Abstract As the highest and most extensive plateau on earth, the Tibetan Plateau has strong thermo-dynamic effect, which not only affects regional climate around the plateau but also temperature and precipitation patterns of itself. However, due to scattered meteorological stations, its spatial precipitation pattern and, especially, the mechanism behind are poorly understood. The availability of spatially consistent satellite-derived precipitation data makes it possible to get accurate precipitation pattern in the plateau, which could help quantitatively explore the effect and mechanism of mass elevation effect on precipitation pattern. This paper made full use of TMPA 3B43 V7 monthly precipitation data to track the trajectory of precipitation and identified four routes (east, southeast, south, west directions) along which moisture-laden air masses move into the plateau. We made the assumption that precipitation pattern is the result interplay of these four moisture-laden air masses transportation routes against the distances from moisture sources and the topographic barriers along the routes. To do so, we developed a multivariate linear regression model with the spatial distribution of annual mean precipitation as the dependent variable and the topographical barriers to these four moisture sources as independent variables.

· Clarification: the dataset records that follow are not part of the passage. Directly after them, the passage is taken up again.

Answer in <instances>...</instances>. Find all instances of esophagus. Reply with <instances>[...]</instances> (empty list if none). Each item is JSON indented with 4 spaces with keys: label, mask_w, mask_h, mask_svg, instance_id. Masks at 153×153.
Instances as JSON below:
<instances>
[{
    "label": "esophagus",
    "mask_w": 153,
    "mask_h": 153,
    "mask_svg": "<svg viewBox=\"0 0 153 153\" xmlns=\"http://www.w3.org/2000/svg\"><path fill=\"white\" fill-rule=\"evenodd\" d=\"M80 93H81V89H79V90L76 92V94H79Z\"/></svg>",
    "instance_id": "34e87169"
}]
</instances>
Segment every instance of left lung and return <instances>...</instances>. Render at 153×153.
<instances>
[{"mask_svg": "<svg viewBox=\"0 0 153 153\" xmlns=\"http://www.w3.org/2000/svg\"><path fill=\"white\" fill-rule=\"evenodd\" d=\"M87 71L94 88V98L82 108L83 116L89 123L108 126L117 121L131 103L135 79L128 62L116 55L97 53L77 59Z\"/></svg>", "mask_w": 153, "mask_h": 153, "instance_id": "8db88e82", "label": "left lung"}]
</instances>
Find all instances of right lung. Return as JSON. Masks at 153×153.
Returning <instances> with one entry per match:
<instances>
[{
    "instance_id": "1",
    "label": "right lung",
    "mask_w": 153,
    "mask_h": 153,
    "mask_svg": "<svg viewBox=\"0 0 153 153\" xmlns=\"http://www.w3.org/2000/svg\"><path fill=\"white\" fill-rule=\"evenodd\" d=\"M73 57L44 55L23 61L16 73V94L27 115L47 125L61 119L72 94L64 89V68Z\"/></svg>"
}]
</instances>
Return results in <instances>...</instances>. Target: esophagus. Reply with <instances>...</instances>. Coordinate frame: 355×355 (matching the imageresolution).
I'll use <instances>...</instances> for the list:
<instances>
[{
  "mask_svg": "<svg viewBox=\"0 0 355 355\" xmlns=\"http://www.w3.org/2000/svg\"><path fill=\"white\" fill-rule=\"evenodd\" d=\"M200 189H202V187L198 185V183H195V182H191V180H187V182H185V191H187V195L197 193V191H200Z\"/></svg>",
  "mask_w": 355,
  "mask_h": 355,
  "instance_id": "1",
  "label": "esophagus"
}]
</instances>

The result shows that our model could explain about 70% of spatial variation of mean annual precipitation pattern in the plateau; the regression analysis also shows that the southeast moisture source (the Bay of Bengal) contributes the most (32.56%) to the rainfall pattern of the plateau; the east and the south sources have nearly the same contribution, 23.59% and 23.48%, respectively; while the west source contributes the least, only 20.37%. The findings of this study can greatly improve our understanding of mass elevation effect on spatial precipitation pattern.